_Try it_. Look through the records and copy each line with the string "bundle" in it.
Segment Start: The records
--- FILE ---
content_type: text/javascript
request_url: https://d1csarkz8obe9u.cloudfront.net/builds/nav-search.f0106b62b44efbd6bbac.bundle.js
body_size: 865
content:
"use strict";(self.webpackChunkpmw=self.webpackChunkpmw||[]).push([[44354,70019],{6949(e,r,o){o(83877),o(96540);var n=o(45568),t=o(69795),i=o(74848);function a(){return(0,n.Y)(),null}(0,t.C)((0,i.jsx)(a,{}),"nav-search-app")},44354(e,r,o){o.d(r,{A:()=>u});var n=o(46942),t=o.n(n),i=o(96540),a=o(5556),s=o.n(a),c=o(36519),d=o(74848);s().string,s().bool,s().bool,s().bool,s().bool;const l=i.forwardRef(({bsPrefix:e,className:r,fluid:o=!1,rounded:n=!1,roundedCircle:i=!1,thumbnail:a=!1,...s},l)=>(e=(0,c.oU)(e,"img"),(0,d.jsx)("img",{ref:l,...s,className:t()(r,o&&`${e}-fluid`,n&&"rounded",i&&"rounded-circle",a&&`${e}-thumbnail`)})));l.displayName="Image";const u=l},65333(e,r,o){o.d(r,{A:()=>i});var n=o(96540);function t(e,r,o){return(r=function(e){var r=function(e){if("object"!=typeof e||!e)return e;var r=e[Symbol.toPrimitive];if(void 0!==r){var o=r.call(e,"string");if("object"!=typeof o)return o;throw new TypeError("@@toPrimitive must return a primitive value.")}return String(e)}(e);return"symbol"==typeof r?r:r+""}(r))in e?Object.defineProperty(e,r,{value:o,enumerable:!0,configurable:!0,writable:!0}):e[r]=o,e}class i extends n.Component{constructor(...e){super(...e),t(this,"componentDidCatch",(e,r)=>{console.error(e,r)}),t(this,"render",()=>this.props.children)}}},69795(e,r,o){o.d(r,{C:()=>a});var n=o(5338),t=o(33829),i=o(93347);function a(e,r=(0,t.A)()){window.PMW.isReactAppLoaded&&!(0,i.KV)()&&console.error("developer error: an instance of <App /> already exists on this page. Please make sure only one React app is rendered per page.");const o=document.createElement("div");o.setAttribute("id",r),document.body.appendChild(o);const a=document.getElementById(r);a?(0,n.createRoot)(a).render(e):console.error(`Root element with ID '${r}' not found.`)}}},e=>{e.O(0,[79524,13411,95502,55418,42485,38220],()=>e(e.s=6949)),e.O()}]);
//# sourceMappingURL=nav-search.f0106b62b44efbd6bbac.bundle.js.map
Segment End: The records
Segment Start: The records
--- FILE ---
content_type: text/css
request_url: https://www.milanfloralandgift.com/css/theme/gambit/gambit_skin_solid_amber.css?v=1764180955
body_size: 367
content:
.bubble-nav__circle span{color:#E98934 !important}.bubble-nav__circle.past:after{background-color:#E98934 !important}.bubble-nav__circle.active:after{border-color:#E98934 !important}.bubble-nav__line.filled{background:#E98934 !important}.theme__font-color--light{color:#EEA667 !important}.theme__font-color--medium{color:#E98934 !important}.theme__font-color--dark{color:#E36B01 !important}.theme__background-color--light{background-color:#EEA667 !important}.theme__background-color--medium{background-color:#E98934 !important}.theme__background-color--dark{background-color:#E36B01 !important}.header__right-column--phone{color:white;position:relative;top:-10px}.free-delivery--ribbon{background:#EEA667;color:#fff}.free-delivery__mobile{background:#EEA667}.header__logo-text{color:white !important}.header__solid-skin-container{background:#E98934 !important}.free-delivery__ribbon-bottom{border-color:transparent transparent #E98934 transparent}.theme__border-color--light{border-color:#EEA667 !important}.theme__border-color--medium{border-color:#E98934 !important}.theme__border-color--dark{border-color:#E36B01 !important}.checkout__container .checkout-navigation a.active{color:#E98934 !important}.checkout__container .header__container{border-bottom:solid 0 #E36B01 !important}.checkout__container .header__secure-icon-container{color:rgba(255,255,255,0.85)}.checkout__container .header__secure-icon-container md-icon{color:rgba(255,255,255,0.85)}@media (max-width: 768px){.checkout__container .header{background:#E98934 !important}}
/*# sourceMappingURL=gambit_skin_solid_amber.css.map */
Segment End: The records
_Output of the task_.
request_url: https://d1csarkz8obe9u.cloudfront.net/builds/nav-search.f0106b62b44efbd6bbac.bundle.js
//# sourceMappingURL=nav-search.f0106b62b44efbd6bbac.bundle.js.map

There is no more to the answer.